Our researchers analyzed the data with 2023 as the base year, along with the key drivers, trends, and challenges. A holistic analysis of drivers will help companies refine their marketing strategies to gain a competitive advantage.
Market Dynamics
Artificial I
According to our latest research, the AI in Social Media market size reached USD 2.45 billion globally in 2024, reflecting robust adoption across diverse industries. The market is projected to grow at a CAGR of 27.8% from 2025 to 2033, reaching an estimated USD 22.5 billion by the end of the forecast period. This significant growth is being driven by the increasing integration of artificial intelligence to enhance user engagement, automate content creation, and deliver personalized experiences on social media platforms. As per our latest research, the proliferation of AI-powered tools and analytics solutions is fundamentally transforming the way organizations leverage social media for marketing, customer service, and brand management.
One of the primary growth factors for the AI in Social Media market is the surging demand for intelligent customer engagement solutions. AI-driven chatbots, virtual assistants, and automated response systems are enabling brands to interact with customers in real time, providing instant support and personalized recommendations. This not only enhances user satisfaction but also streamlines business processes, allowing organizations to handle higher volumes of customer queries with minimal human intervention. The ability of AI to analyze vast amounts of unstructured social data and extract actionable insights is further fueling adoption, as businesses seek to understand customer sentiment, emerging trends, and market dynamics more effectively.

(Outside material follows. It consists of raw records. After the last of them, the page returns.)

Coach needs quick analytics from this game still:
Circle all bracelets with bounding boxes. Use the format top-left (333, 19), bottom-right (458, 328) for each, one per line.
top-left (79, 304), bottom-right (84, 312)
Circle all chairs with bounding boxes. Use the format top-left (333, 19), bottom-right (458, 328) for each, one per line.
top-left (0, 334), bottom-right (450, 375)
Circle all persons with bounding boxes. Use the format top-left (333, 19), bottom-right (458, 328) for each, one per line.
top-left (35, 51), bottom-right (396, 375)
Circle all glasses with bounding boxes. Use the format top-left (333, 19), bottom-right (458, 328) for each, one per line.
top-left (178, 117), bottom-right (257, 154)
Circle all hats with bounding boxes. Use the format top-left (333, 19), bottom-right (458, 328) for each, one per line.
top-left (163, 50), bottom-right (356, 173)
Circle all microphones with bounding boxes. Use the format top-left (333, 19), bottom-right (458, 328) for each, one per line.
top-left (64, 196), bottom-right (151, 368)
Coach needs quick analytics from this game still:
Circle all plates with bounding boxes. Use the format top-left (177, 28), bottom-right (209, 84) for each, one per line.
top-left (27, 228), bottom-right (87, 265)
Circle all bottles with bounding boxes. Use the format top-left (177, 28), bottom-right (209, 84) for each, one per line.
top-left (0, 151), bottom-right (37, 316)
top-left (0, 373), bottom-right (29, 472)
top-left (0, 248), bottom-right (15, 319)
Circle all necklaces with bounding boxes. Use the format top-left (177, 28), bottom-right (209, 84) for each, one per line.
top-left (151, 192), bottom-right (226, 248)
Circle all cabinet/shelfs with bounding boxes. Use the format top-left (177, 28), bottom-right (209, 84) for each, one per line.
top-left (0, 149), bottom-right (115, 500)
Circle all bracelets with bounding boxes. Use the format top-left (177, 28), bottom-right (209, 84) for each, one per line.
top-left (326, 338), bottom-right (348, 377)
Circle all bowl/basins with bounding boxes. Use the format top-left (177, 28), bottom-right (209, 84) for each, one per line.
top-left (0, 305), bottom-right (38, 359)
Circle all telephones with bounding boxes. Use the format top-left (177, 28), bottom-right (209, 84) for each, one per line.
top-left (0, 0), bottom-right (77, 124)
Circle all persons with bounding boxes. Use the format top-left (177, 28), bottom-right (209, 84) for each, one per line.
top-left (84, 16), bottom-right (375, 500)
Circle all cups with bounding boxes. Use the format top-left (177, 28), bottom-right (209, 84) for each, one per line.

Another key driver is the exponential growth in content creation and curation powered by AI algorithms. Social media platforms are increasingly leveraging machine learning and natural language processing to generate, filter, and recommend content that resonates with individual users. AI-based tools can automatically produce text, images, and videos tailored to specific audiences, enabling marketers and influencers to maintain a consistent and engaging online presence. The efficiency and scalability offered by AI in managing content workflows are particularly valuable in the era of information overload, where capturing user attention is increasingly challenging. This trend is expected to accelerate as generative AI models become more sophisticated, supporting a wider range of creative applications across social networks.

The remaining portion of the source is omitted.